At the onset of our Covid-19 confinement as days merged totally undistinguishable into one another and spurred on by The Isolation Journals, I thought to capture some of the emotions of these unprecedented times. And it worked – sort of. But, never having taken a creative writing class, the daily exercises felt artificial. So another nonstarter.

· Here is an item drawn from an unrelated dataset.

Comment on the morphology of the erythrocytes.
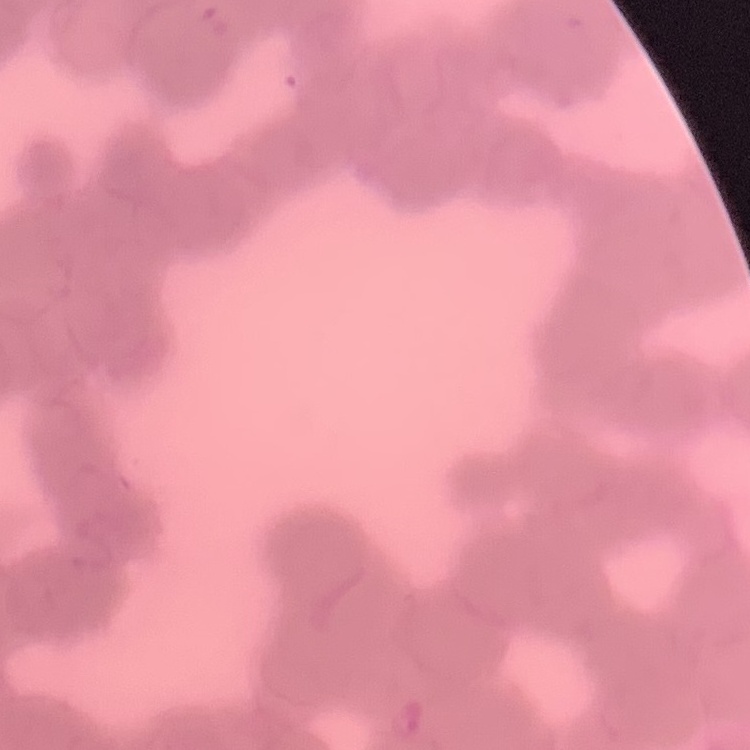
They show rouleaux formation.

One tile cut from a larger photomicrograph. Stained with either Field's or Giemsa. Thin blood smear.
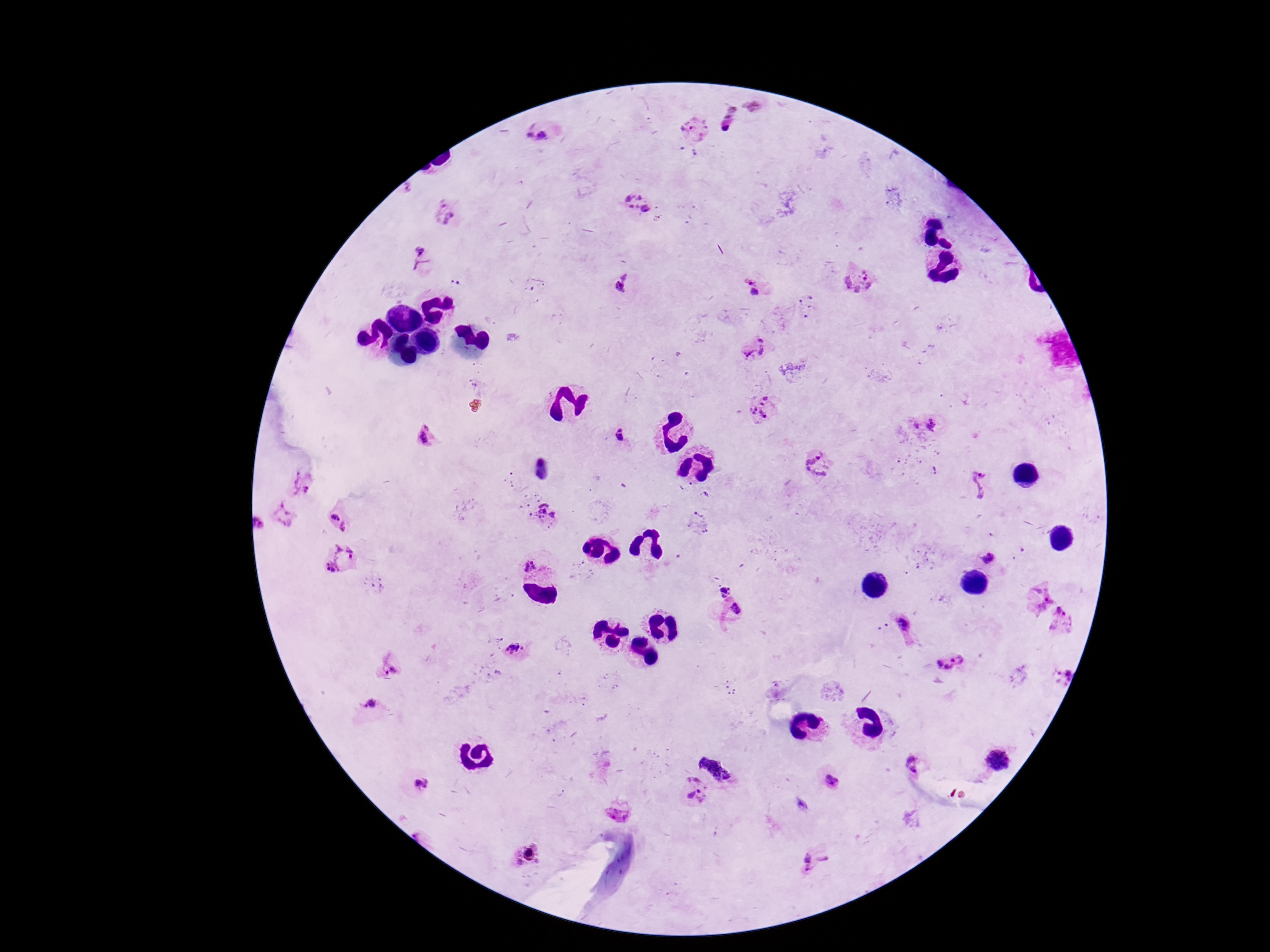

But nagging at the back of my brain was the fact that my Raverly profile included a link to my long-abandoned Tumblr account, The Bead Working Librarian. This site was initially created in December 2013 as Thing 1 at the launch of 23 Mobile Things (the mobile edition of 23 Things on a Stick). As the title suggests, my artistic focus at the time was still on beads but the individual posts reflect my switch to fiber. My first thought was to simply migrate all the content to its own page within this new site so as to not loose the thread of my early knitting experiences. But, having gone through the painstaking work of migrating content several times for the SELCO website, my earlier writing simply did not merit that amount of time and work. Hence the content will stay at The Bead Working Librarian until Tumbr or this link disappears into cyberspace. What I will migrate from Tumblr is the crisp formatting that fits my writing style – – lots of pictures with short descriptive phrases to describe the current events in my life.